我们展示了在全身F-FDG PET成像中使用深度残差网络直接从未校正图像(PET-nonASC)生成衰减和散射校正图像的可行性。
构建了以二维连续切片(DL-2DS)、三维切片(DL-3DS)和三维小块(DL-3DP)为输入的二维和三维深度残差网络,以端到端的方式对未校正的全身图像进行联合衰减和散射校正。我们纳入了1150例临床全身F-FDG PET/CT研究,其中900例、100例和150例患者分别被随机分为训练集、验证集和独立验证集。使用各种评估指标对所提出方法生成的图像进行评估,包括均方根误差(RMSE)和绝对相对误差(ARE%),以基于CT的衰减和散射校正(CTAC)PET图像作为参考。还通过在身体不同区域(头部、颈部、胸部、肝肺、腹部和骨盆)进行体素级标准化摄取值(SUV)偏差计算来评估PET图像定量变异性。
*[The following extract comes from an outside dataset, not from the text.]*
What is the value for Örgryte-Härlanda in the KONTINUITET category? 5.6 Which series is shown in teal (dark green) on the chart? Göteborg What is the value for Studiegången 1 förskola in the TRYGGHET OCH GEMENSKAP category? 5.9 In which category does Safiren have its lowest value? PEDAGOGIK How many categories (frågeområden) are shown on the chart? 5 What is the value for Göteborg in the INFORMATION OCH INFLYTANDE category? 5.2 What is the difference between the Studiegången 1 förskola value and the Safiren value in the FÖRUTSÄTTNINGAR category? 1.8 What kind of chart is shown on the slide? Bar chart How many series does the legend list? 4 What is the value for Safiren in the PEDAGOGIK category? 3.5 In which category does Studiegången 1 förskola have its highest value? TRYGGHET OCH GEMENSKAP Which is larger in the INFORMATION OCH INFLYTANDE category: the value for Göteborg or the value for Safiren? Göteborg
我们提出的衰减和散射校正(Deep-JASC)算法提供了良好的图像质量,与CTAC生成的图像相当。在独立外部验证集的150例患者中,DL-2DS、DL-3DS和DL-3DP的体素级相对误差(%)分别为-1.72±4.22%、3.75±6.91%和-3.08±5.64%。总体而言,与其他两种三维方法相比,DL-2DS方法表现更优。Deep-JASC和CTAC图像之间,大脑和颈部区域的RMSE值分别最高和最低。然而,DL-2DS在胸部(15.16±3.96%)和肝/肺(11.18±3.23%)区域观察到最大的ARE。DL-3DS和DL-3DP在胸部区域表现稍好,ARE分别为11.16±3.42%和11.69±2.71%(p值<0.05)。联合直方图分析得出DL-2DS、DL-3DS和DL-3DP方法的相关系数分别为0.985、0.980和0.981。
这项工作证明了使用仅发射数据通过深度残差网络对全身F-FDG PET图像进行直接衰减和散射校正的可行性。所提出的方法无需CT和MRI等解剖图像即可实现准确的衰减和散射校正。该技术适用于独立PET或PET/MRI系统的临床环境。尽管如此,Deep-JASC显示出有前景的定量准确性,但观察到其对噪声敏感,导致所得PET图像中出现伪热点/冷点和/或器官边界定义不佳。